• REQUIREMENT 1:
In the blog post, how late did the writer stay up scrubbing during the cleaning obsession?
• REQUIREMENT 2:
Quote the blog post from "Some days I’m" to "and fix me.".

• PASSAGE TO READ:
[Start of Attachment]
When life hands you lemons...


22 Mar
22Mar


Some days my house is completely scrubbed by 7 am🤩  

Some days I’m struggling to get out of bed by 7:30😐  

I had an obsession with cleaning about 9 years ago. I’d stay up to 1am scrubbing and then be up for work by 5:30am. I was always cleaning. I’d get super stressed about people seeing dirt or clutter and scrubbed on my hands and knees for days. I was so bad I went to a psychiatrist thinking she would just give me a pill and fix me.  

She confirmed an untreated diagnosis of bipolar I have had for years and added on Mania 🤯 she prescribed some pills and counseled me for a few months. She frequently asked about my drinking- which I always lied about, obviously she was used to that and saw right through me. She refused to keep treating me if I didn’t quit.  

No one dumps Devin🤔 So, I dumped her and continued the awful path I was on. I was self medicating, I didn’t realize it then. If I listened, she could have helped. And now today, I’m sober and holistic living with a crap load of disabilities and back to self medicating🤫 But this time way more healthy!
[End of Attachment]
Spatial grounding data
[Start of Attachment]
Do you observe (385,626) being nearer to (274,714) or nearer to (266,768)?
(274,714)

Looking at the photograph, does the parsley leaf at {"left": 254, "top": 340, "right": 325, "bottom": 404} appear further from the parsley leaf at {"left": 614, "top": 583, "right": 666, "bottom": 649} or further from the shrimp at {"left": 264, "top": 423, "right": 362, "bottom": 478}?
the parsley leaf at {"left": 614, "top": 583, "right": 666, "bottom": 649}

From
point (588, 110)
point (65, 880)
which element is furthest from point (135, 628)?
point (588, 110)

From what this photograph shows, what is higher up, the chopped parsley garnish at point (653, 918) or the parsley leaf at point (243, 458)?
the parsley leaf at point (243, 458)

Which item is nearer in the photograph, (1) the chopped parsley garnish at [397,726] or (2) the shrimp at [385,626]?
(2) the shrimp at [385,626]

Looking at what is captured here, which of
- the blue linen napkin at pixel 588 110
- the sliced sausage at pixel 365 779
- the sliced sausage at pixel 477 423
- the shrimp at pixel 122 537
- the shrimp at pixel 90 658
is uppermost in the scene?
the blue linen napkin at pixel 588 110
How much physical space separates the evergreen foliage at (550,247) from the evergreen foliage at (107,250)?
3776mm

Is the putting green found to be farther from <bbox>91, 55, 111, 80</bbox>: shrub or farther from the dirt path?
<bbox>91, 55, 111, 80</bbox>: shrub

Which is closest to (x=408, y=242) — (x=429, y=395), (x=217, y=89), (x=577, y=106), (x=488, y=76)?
[End of Attachment]
• OUTPUT 1:
Until 1 a.m.

• OUTPUT 2:
Some days I’m struggling to get out of bed by 7:30😐  

I had an obsession with cleaning about 9 years ago. I’d stay up to 1am scrubbing and then be up for work by 5:30am. I was always cleaning. I’d get super stressed about people seeing dirt or clutter and scrubbed on my hands and knees for days. I was so bad I went to a psychiatrist thinking she would just give me a pill and fix me.